Política Interior

La conveniencia de un mandato imperativo

Es un hecho que, aunque la democracia ha sido la forma de gobierno que se ha adoptado como idónea para conducir un Estado con justicia, pero ello no hace menos cierto que esta forma de gobierno ha sido elegida para que, a través del voto, la ciudadanía elija a aquellos individuos que deban tomar las decisiones que ella misma prefiere no tomar.

Desde que Andrés Manuel López Obrador (AMLO) comenzó su escalada política a nivel nacional, de la mano del entonces candidato a la presidencia de México, Cuauhtémoc Cárdenas, e incluso desde su paso por las arenas políticas de su natal Tabasco, se ha caracterizado por presentarse ante la opinión como un personaje que persigue la igualdad y la eliminación de privilegios políticos. Sin embargo, aunque su paso como Jefe de Gobierno del entonces Distrito Federal no estuvo exento de altibajos causados por los desencuentros que sus políticas, en ocasiones señaladas de improvisadas, provocaron entre su gobierno y amplios sectores nacionales, hoy, después de haber llegado a la presidencia de México, luego de 12 años de campaña, parece que las resistencias a las que se enfrentará como Jefe de Estado harán palidecer a aquellas a las que se enfrentó como Jefe de Gobierno.

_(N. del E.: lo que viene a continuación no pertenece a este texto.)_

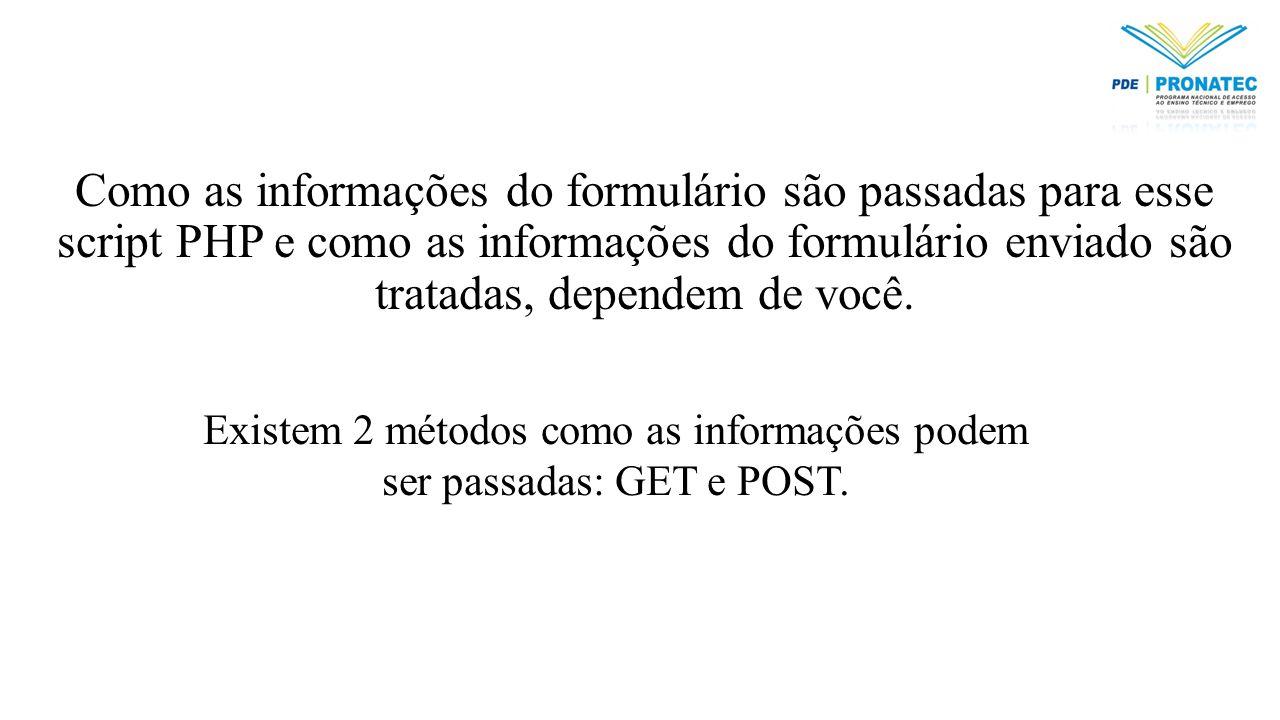 Existem 2 métodos como as informações podem ser passadas: GET e POST.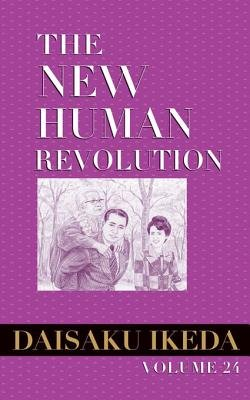 The New Human Revolution, Vol. 24 (Electronic book text): Daisaku Ikeda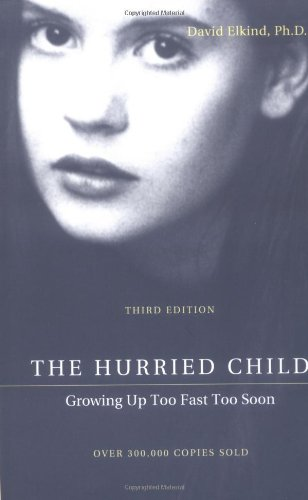 9780738204413: The Hurried Child: Growing Up Too Fast Too Soon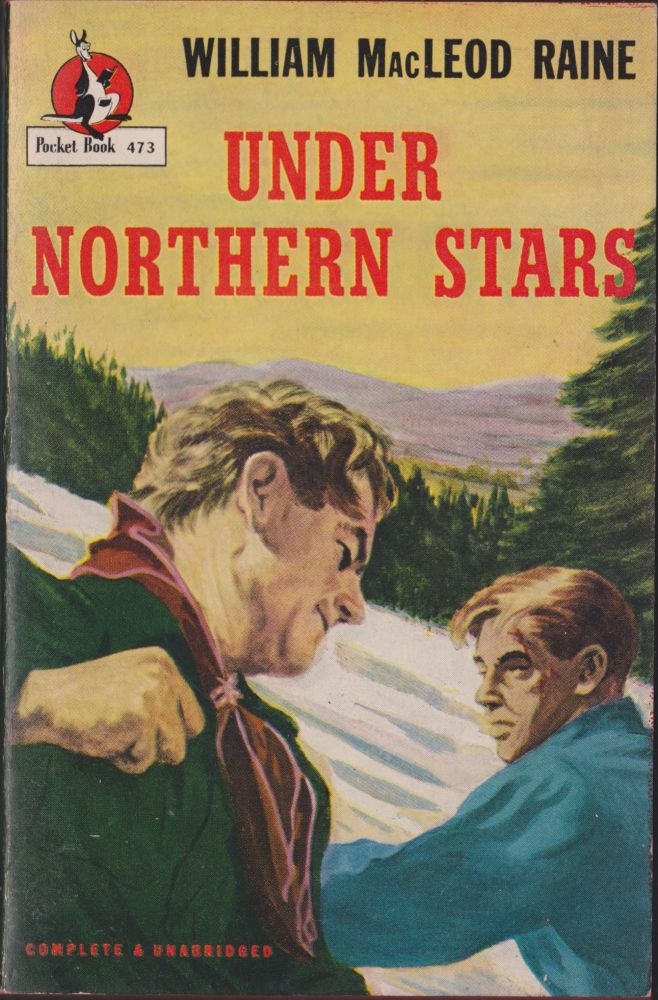 Under Northern Stars. William MacLeod Raine.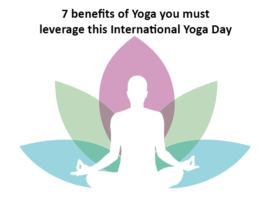 7 benefits of Yoga you must leverage this International Yoga Day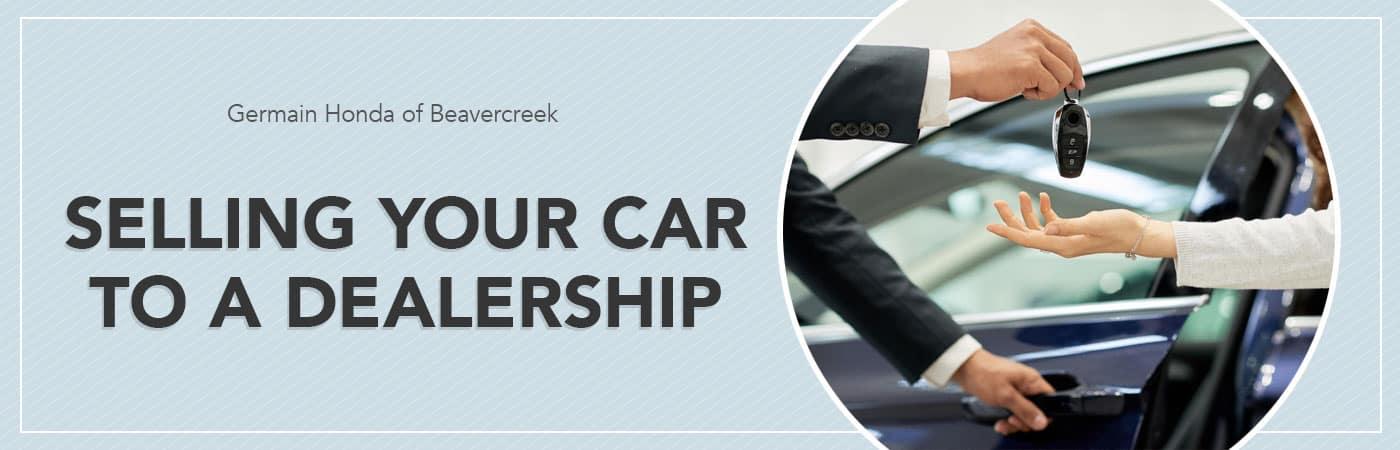 Selling Your Car to a Dealership – Germain Honda of Beavercreek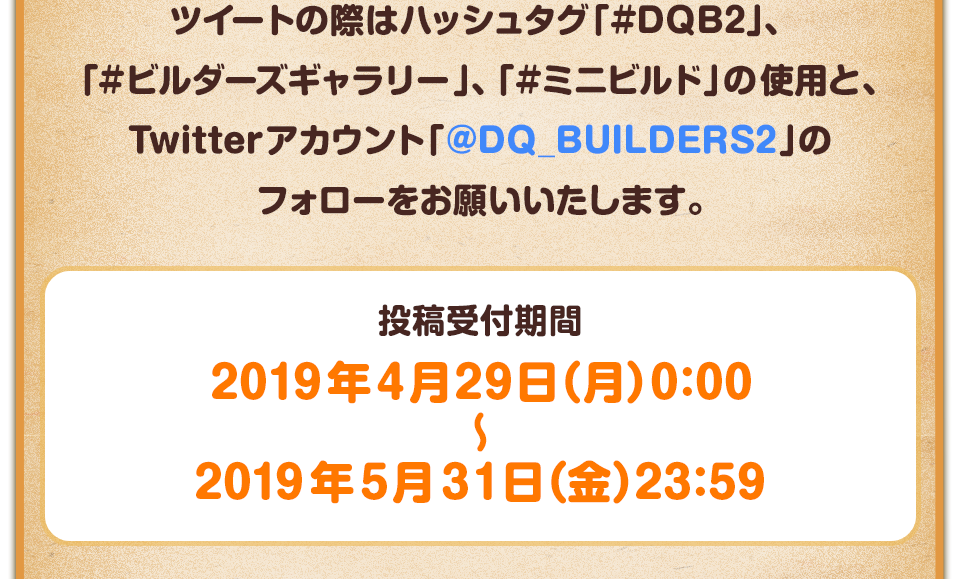 ツイートの際はハッシュタグ「#DQB2」、「#ビルダーズギャラリー」、「#ミニビルド」の使用と、Twitterアカウント「@DQ_BUILDERS2」のフォローをお願いいたします。 投稿受付期間:2019年4月29日(月)0:00~2019年5月31日(金)23:59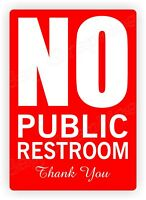 NO PUBLIC RESTROOM Vinyl Decal | Small Business Home Office Sign Label Sticker R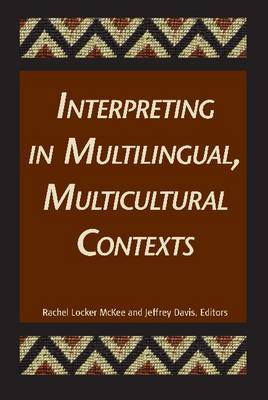 Interpreting in Multilingual, Multicultural Contexts by Rachel McKee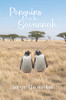 Penguins in the Savannah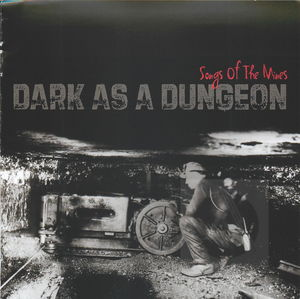 Dark As A Dungeon: Songs of the Mines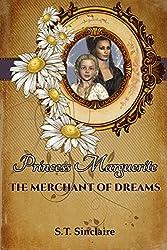 Princess Marguerite: The Merchant Of Dreams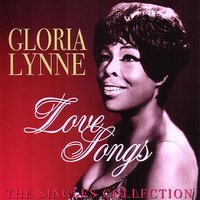 Love Songs - The Singles Collection — Gloria Lynne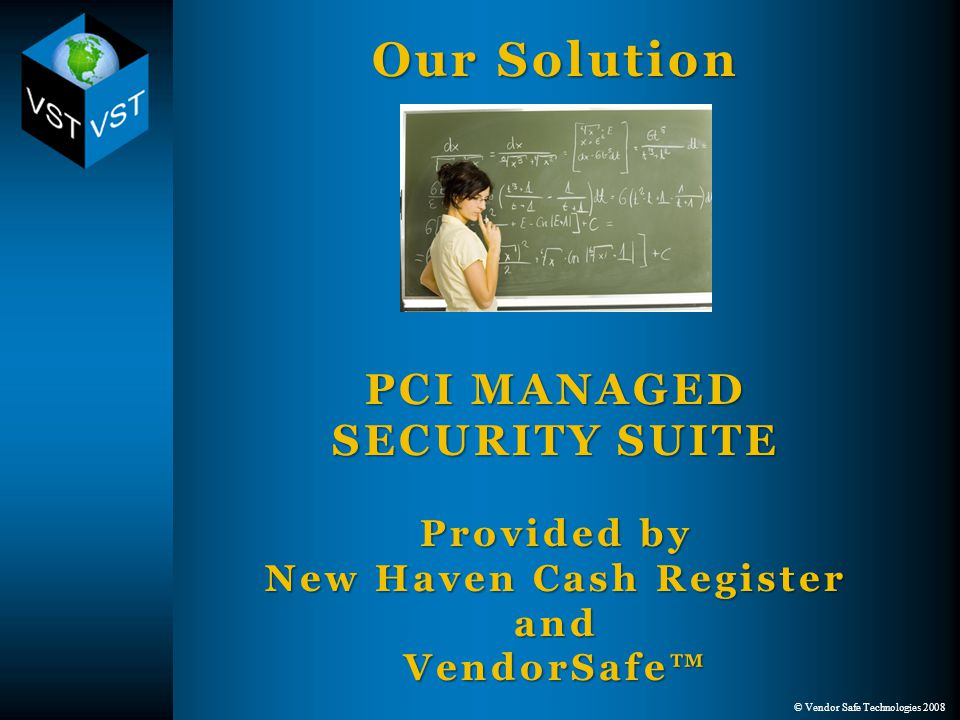 © Vendor Safe Technologies 2008 Our Solution PCI MANAGED SECURITY SUITE Provided by New Haven Cash Register and VendorSafe™ Our Solution PCI MANAGED SECURITY SUITE Provided by New Haven Cash Register and VendorSafe™
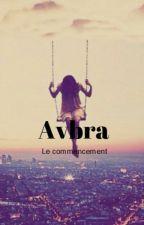 Avbra [En cour d'écriture]  by JustGaby61
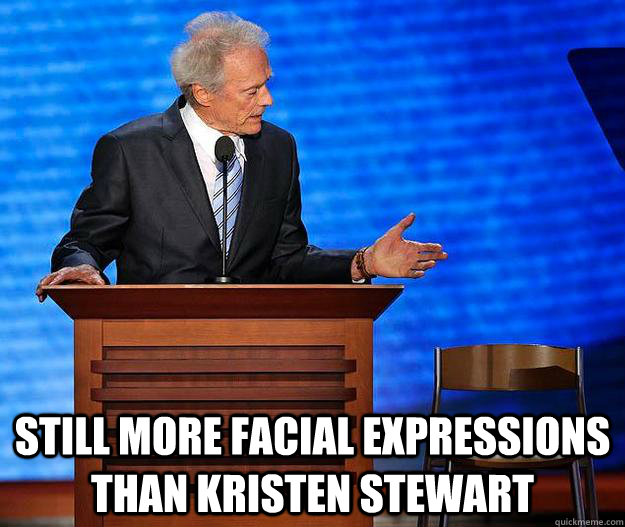 still more facial expressions than Kristen Stewart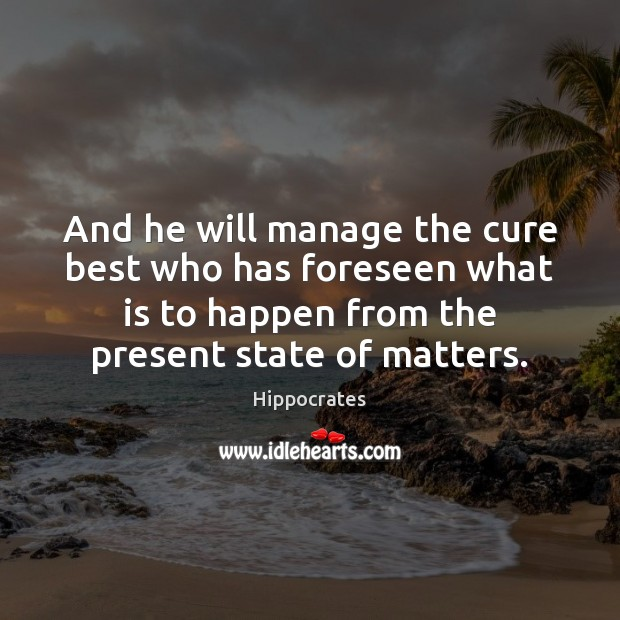 And he will manage the cure best who has foreseen what is Hippocrates Picture Quote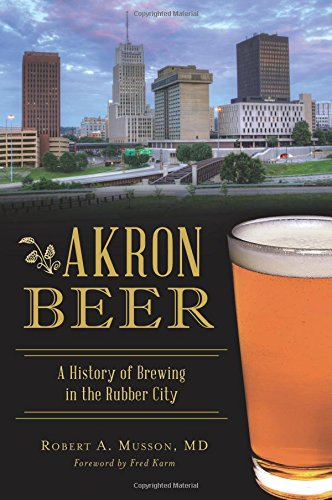 Akron Beer: A History of Brewing in the Rubber City (American Palate) by Robert A. Musson MD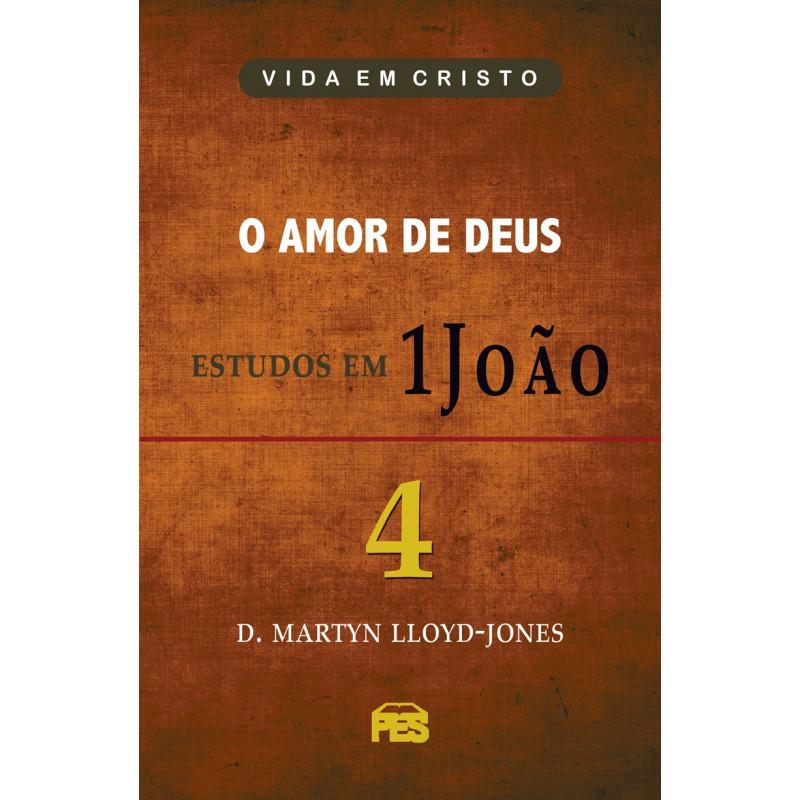Primeira João Vol. 4 - Amor de Deus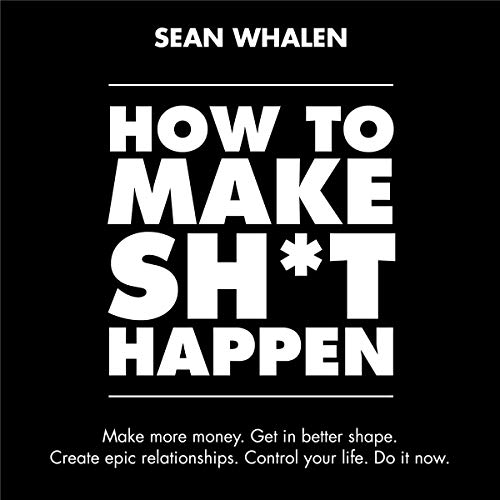 Pdf Self-Help How to Make Sh*t Happen: Make More Money, Get in Better Shape, Create Epic Relationships and Control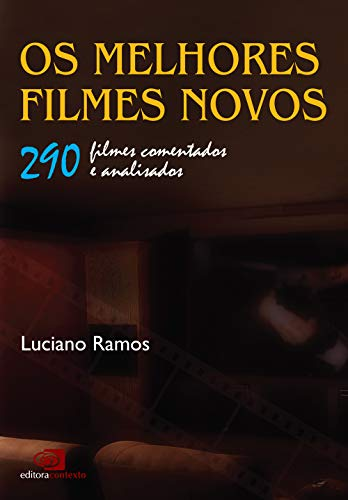 MELHORES FILMES NOVOS, OS: RAMOS, LUCIANO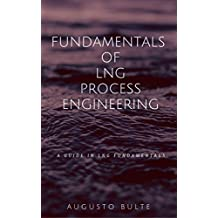 Fundamentals of LNG Process Engineering: A guide in LNG Fundamentals (English Edition)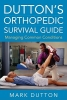 Dutton, Mark,Dutton`s Orthopedic Survival Guide: Managing Common Conditio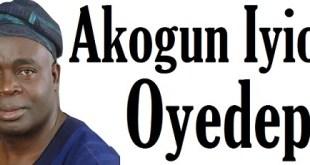 Akogun Iyiola Oyedepo...LG election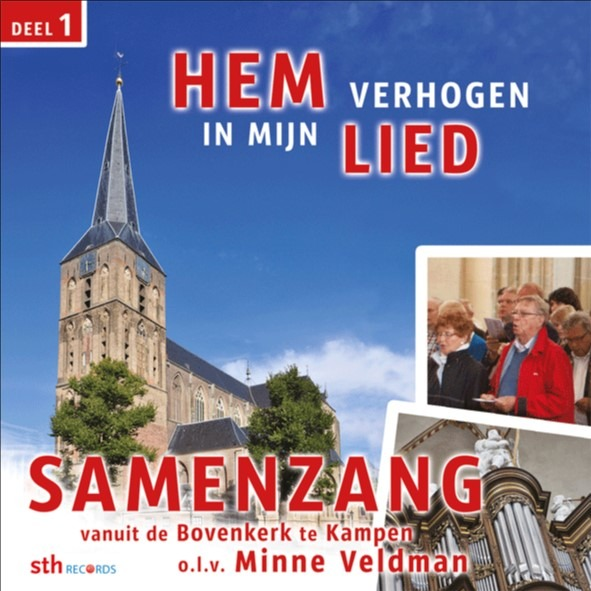 Hem verhogen in mijn lied - deel 1 | Minne Veldman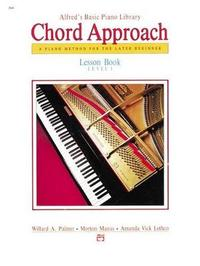 Alfred's Basic Piano Chord Approach Lesson Book, Bk 1 by Willard A Palmer
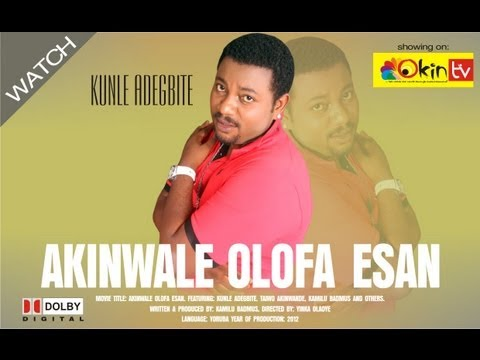 Akinwale Olofa Esan - YORUBA NOLLYWOOD MOVIE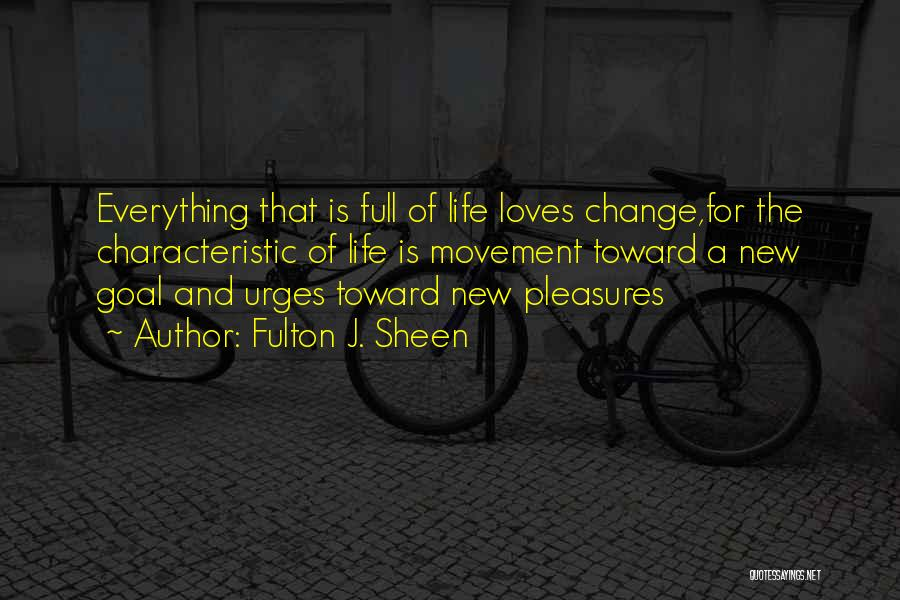 Life Is Full Of Change Quotes By Fulton J. Sheen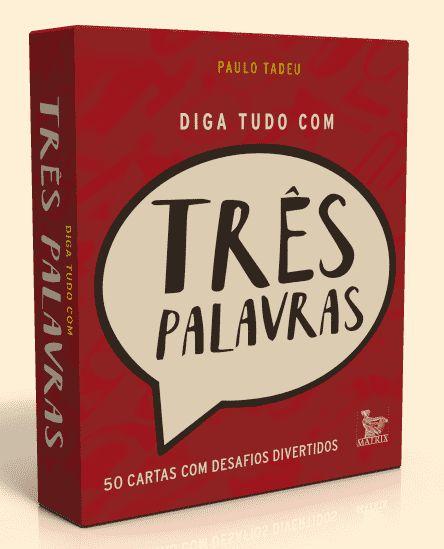 DIGA TUDO COM TRÊS PALAVRAS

Desde que México nació ante el mundo como un Estado independiente, uno de los puntos que han sido característicos en su sistema político ha sido la presencia de un hombre fuerte, capaz de reunir bajo su liderazgo a un amplio abanico de ideologías e intereses. En este orden de ideas, AMLO ha buscado construir esta imagen de sí mismo, desde muy temprano en su carrera política. Bajo la bandera de la lucha social (entendida como la mejor manera de crearse una base) transitó por diferentes grupos políticos hasta que, después de su segunda derrota por la silla presidencial, como abanderado del Partido de la Revolución Democrática, en 2012, creó el Movimiento de Regeneración Nacional como un partido político en donde él sería el único hombre fuerte tras del cual había que cerrar filas.

Aunado al carisma de AMLO, Morena entendió que, si existía una fórmula probada que les permitiera ampliar su base electoral (y con ello conquistar la presidencia), ésta era crear unidad en contra de un mismo enemigo. Así, más allá de presentar a AMLO como un político capaz de reaccionar ante lo inesperado que la presidencia de un Estado con las características de México debe enfrentar, lo presentó como un hombre cercano a sus bases: un hombre que buscaría empoderarlas a costa de aquellos que les habían hecho daño.

Una vez que se llevaron a cabo las elecciones federales en 2018, y como era de esperarse, una vez que AMLO se alzó con la victoria gracias no solo a su amplia base, sino también al voto de castigo que efectuaron millones de mexicanos en contra de los partidos que hasta entonces se habían quedado con la presidencia, los cambios comenzaron. El primero de ellos fue digno de llamar la atención, al haber sido sumamente polémico. Como una de sus promesas de campaña, el ahora presidente constitucional había prometido la cancelación del Nuevo Aeropuerto Internacional de México (NAIM), por lo que, ya electo y aun sin haber tomado posesión del cargo, llevó a cabo una consulta popular por demás irregular a la cual dio carácter vinculante.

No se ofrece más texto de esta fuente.